TASK TO CARRY OUT
Pictures don't belong in the copy; print all the records exactly.

EXTRACTED MATERIAL

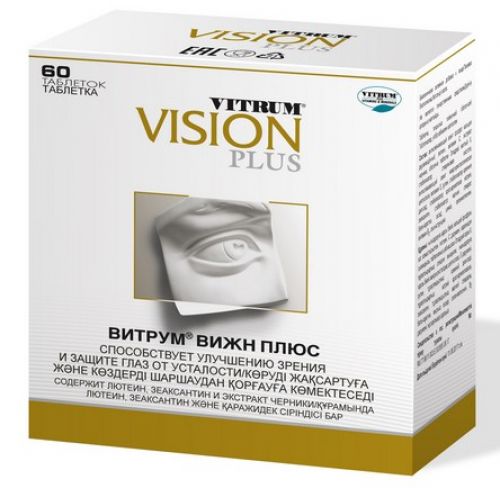 vitamin untuk mata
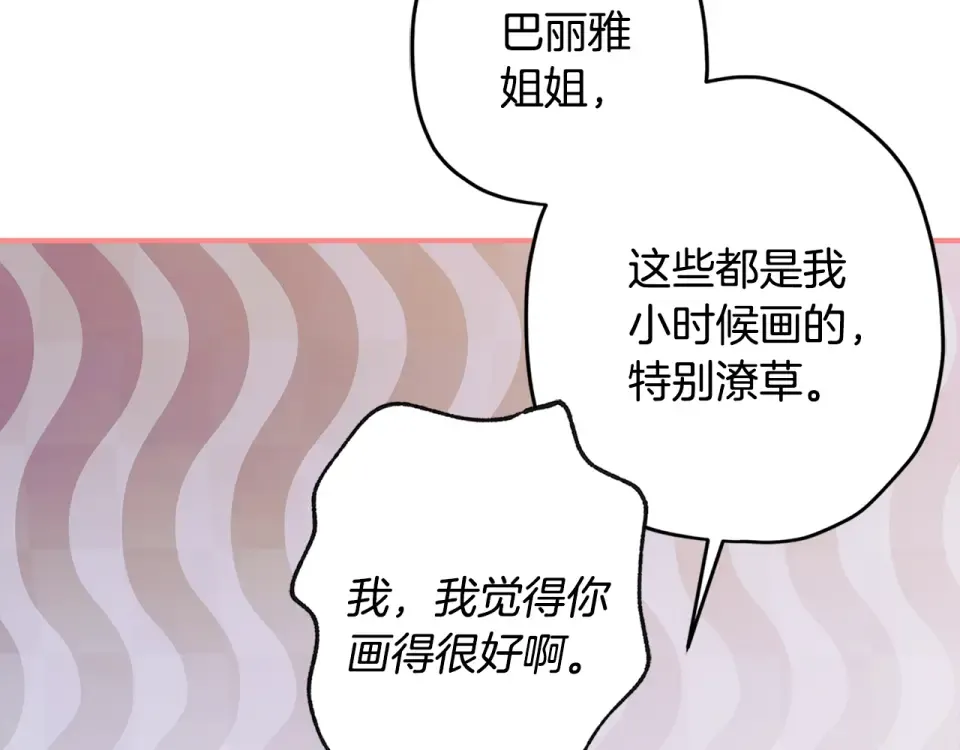 第149话 沉迷于肌肉 第215页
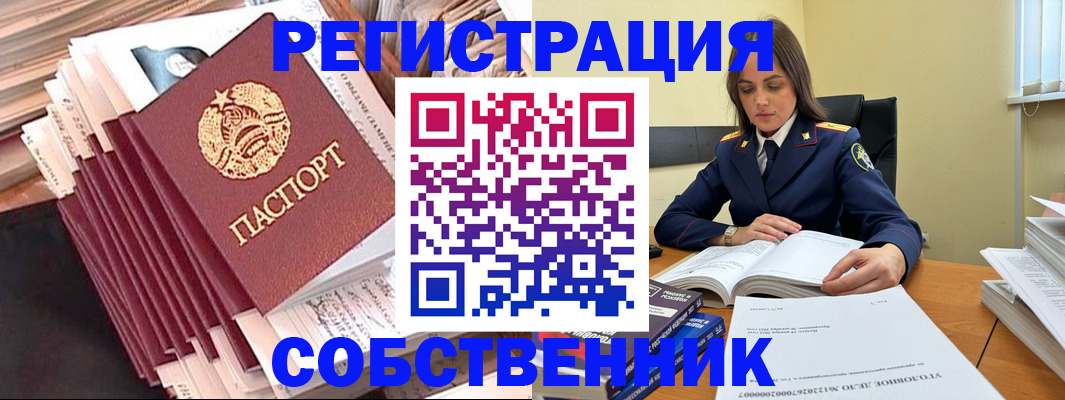 временная регистрация 2025 в Исилькуле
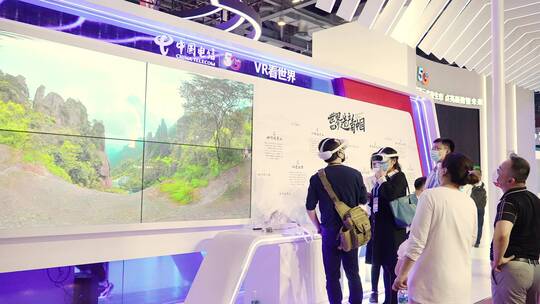 AR体验 AR展厅 虚拟互动视频素材模板下载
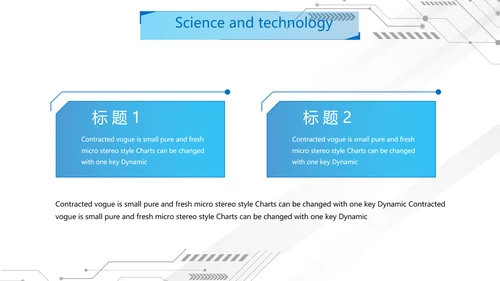 蓝色科技感网络信息化科技商务动态PPT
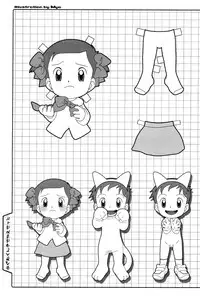 (C66) [5/4 (Various)] Kikan Boku no Onii-chan Natsu-gou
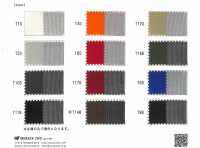 M11000TL-OUTLET Nylon Felpudo De Alto Desempenho Com 3 Camadas[Têxtil / Tecido] Muratacho Foto secundária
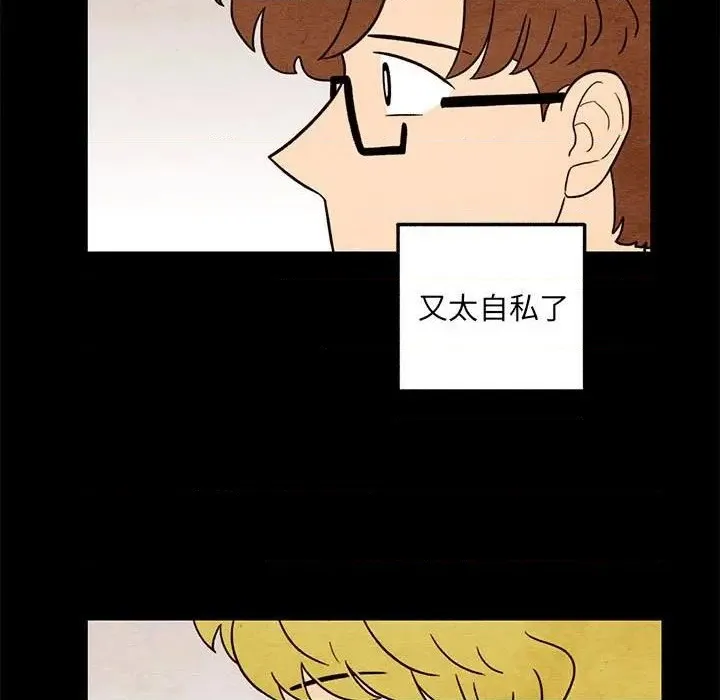 第38话 第47页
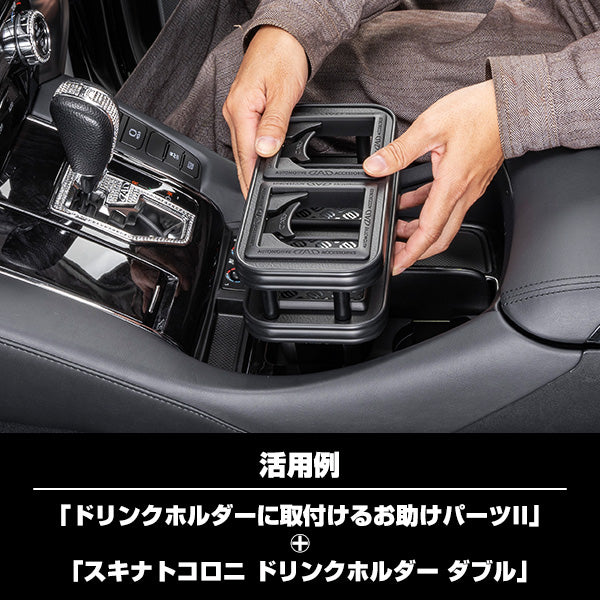 D.A.D 輔助安裝配件
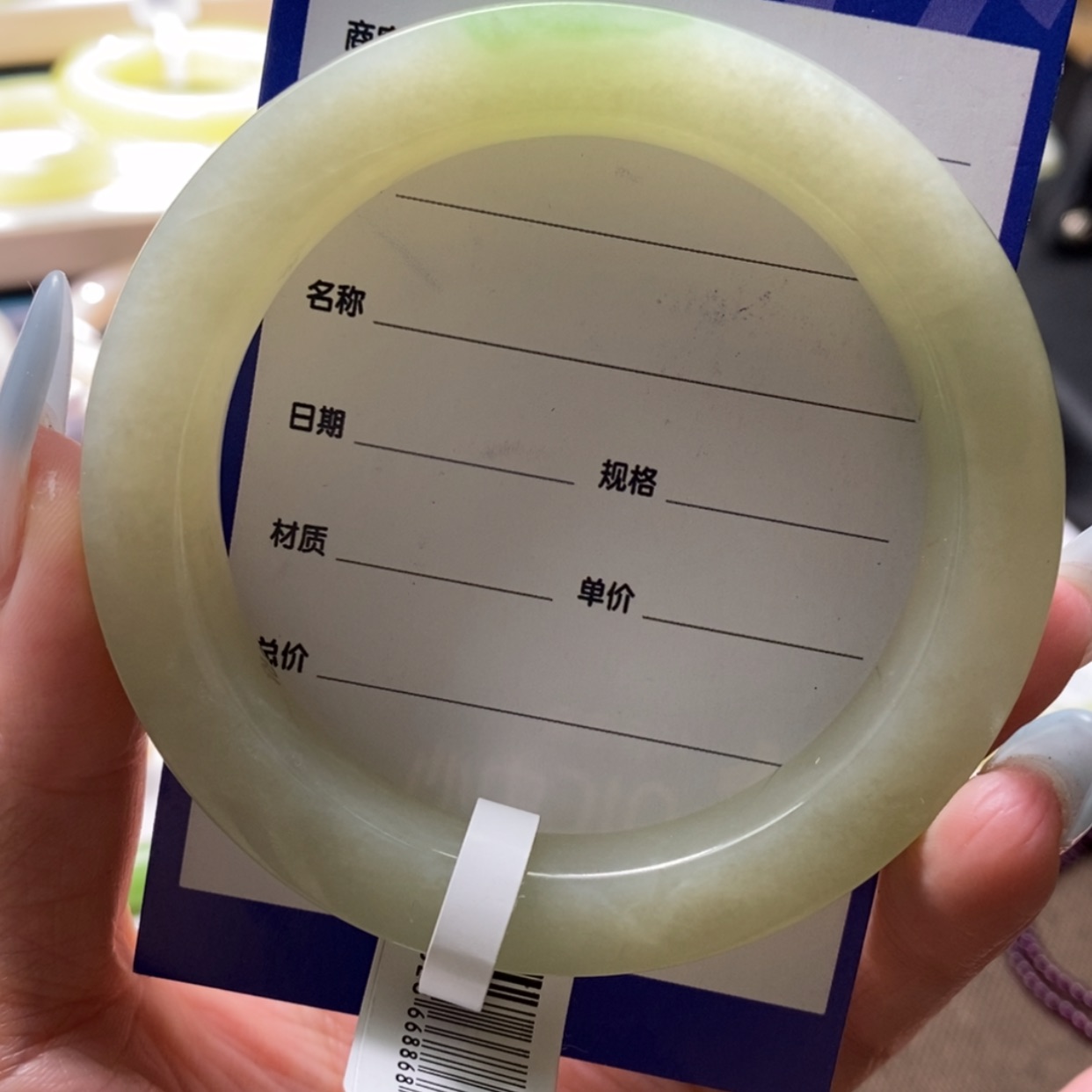 【闪购商品】和田玉手镯未镶嵌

EXERCISE SOLUTION
 vitamin untuk mata
 第149话 沉迷于肌肉 第215页
 временная регистрация 2025 в Исилькуле
 AR体验 AR展厅 虚拟互动视频素材模板下载
 蓝色科技感网络信息化科技商务动态PPT
 (C66) [5/4 (Various)] Kikan Boku no Onii-chan Natsu-gou
 M11000TL-OUTLET Nylon Felpudo De Alto Desempenho Com 3 Camadas[Têxtil / Tecido] Muratacho Foto secundária
 第38话 第47页
 D.A.D 輔助安裝配件
 【闪购商品】和田玉手镯未镶嵌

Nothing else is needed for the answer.